Dennis Selkoe, MD
Vincent and Stella Coates Professor of Neurologic Diseases, Brigham and Women's Hospital
The Biochemistry and Molecular and Cell Biology of Neuronal Degeneration with Age

Dr. Selkoe’s laboratory is interested in applying advanced biological methods to achieve a deeper understanding of the causes and basic mechanisms of Alzheimer’s and Parkinson’s diseases. We focus on the biochemistry and molecular and cell biology of neuronal degeneration with age, including in these two most common neurodegenerative diseases. The laboratory originally developed methods to purify and analyze the intraneuronal paired helical filaments and extracellular amyloid fibrils that are the hallmarks of AD neuropathology. They identified the protein tau as the subunit of the neurofibrillary tangles that are ubiquitous in AD and several other brain diseases. Extensive studies of the trafficking and processing of the β-amyloid precursor protein (APP), a transmembrane glycoprotein critically involved in AD, have been undertaken and continue. The lab first discovered that Aβ is normally produced from APP throughout life, enabling dynamic cell biological studies of the mechanism of Aβ production and its pharmacological inhibition.
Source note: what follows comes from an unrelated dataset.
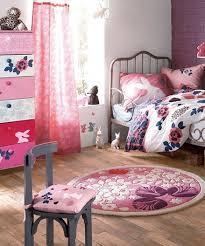 tapis chambre fille tapis rond verbaudet dans une chambre fille photo 3 10 de chez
The function of APP and the toxic properties of various Aβ assemblies on cultured neurons and in relevant mouse models are studied. We discovered that presenilin is the catalytic center of γ-secretase, the first aspartyl intramembrane protease discovered, and we study its role in APP and Notch processing. Finally, a similar approach is being applied to the function and dysfunction of gene products implicated in PD, particularly α-synuclein. We recently discovered that α-synuclein exists normally as α-helically folded tetramers and that destabilization of the tetramers may lead to PD. We use a wide range of methods, including cell culture, protein biochemistry, molecular biology, immunohistochemistry, confocal and electron microscopy, electrophysiology and mouse modeling.